El acusado escapó el 17 de febrero, vestido con remera, pantalón corto y chinelas, y permaneció prófugo durante 11 días. Finalmente, fue hallado escondido en una cueva en la zona de la Quebrada del Toro, conocida como la “Casa del Diablo”.
Un pedido contundente: prisión perpetua
Tras la detención, la madre de la víctima, Irene Martínez, expresó su dolor y exigió la pena máxima: “Que duerma en las piedras como un asesino”, reclamó ante la prensa local.
La familia revive así una tragedia que comenzó en diciembre de 2017, cuando otra de sus hijas, Amira, de 17 años, fue asesinada a golpes por su novio, Edgardo Córdova, en el baño de unas canchas del barrio San Jorge. Aquella causa fue investigada como femicidio seguido de suicidio.
“Nunca nos recompusimos”, expresó Azucena Colque, hermana de las víctimas, quien aseguró que el crimen de Natalia fue “todo premeditado”.
Violencia, hostigamiento y una perimetral
Según el relato familiar, Natalia se había separado de Serapio en noviembre pasado y había iniciado una nueva etapa personal. Sin embargo, el hombre la hostigaba constantemente y tenía una restricción perimetral por acoso.
El día del crimen, fue hallada por sus propios familiares con un cable alrededor del cuello, al costado de su cama. Aunque fue trasladada de urgencia al Hospital Francisco Herrera, murió antes de llegar.
Tras cometer el femicidio, Serapio confesó el hecho a su exsuegra y huyó.

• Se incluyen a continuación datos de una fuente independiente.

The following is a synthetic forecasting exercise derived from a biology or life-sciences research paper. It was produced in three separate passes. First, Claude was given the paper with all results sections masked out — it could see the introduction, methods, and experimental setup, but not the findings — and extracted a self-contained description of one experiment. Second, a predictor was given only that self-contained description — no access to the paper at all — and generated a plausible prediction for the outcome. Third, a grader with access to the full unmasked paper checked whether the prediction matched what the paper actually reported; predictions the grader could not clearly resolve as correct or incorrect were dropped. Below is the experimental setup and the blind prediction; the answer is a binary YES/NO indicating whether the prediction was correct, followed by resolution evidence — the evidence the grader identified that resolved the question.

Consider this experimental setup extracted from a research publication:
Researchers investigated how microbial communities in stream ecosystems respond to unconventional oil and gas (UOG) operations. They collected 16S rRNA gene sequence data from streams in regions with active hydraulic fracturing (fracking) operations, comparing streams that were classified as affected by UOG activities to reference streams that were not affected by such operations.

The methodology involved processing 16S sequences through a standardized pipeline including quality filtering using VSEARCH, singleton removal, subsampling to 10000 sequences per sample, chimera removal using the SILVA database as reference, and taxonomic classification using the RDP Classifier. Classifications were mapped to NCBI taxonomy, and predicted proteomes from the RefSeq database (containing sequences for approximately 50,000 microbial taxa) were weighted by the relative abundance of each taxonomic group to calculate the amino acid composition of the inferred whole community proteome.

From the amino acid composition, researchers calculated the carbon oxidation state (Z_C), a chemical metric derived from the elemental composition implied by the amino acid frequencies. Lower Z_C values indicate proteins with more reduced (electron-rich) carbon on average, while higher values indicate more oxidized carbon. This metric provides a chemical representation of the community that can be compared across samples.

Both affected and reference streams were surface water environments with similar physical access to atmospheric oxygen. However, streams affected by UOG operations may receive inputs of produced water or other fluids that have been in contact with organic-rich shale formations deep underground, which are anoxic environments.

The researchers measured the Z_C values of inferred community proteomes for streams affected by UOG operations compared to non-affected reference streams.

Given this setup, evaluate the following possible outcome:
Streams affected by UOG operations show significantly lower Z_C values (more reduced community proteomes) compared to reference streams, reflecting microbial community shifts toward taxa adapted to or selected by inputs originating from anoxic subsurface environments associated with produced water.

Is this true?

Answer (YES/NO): YES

La captura en la “Casa del Diablo”
El operativo de búsqueda involucró a más de 60 efectivos de la División General de Investigaciones del Valle de Lerma, con apoyo de canes especializados y drones térmicos de la Policía Federal. El acusado fue localizado en una cueva cercana a la Estación Diego de Almagro, en plena precordillera salteña, a unos 70 kilómetros de la capital provincial.
Según trascendió, estaba deshidratado y físicamente deteriorado, aunque tenía consigo un bidón de agua y una conservadora con alimentos, lo que abre sospechas sobre posibles colaboradores.
La imputación
La fiscal penal de la Unidad de Femicidios, María Luján Sodero Calvet, imputó a Serapio por homicidio calificado por la relación de pareja preexistente y por mediar violencia de género (femicidio), además de desobediencia judicial en tres hechos, en concurso real.
Durante la audiencia fue asistido por una defensora particular y se negó a declarar. Permanecerá detenido mientras avanza la investigación.
La familia, atravesada por dos femicidios en menos de una década, insiste en que el caso no quede impune y reclama justicia para Natalia y Amira.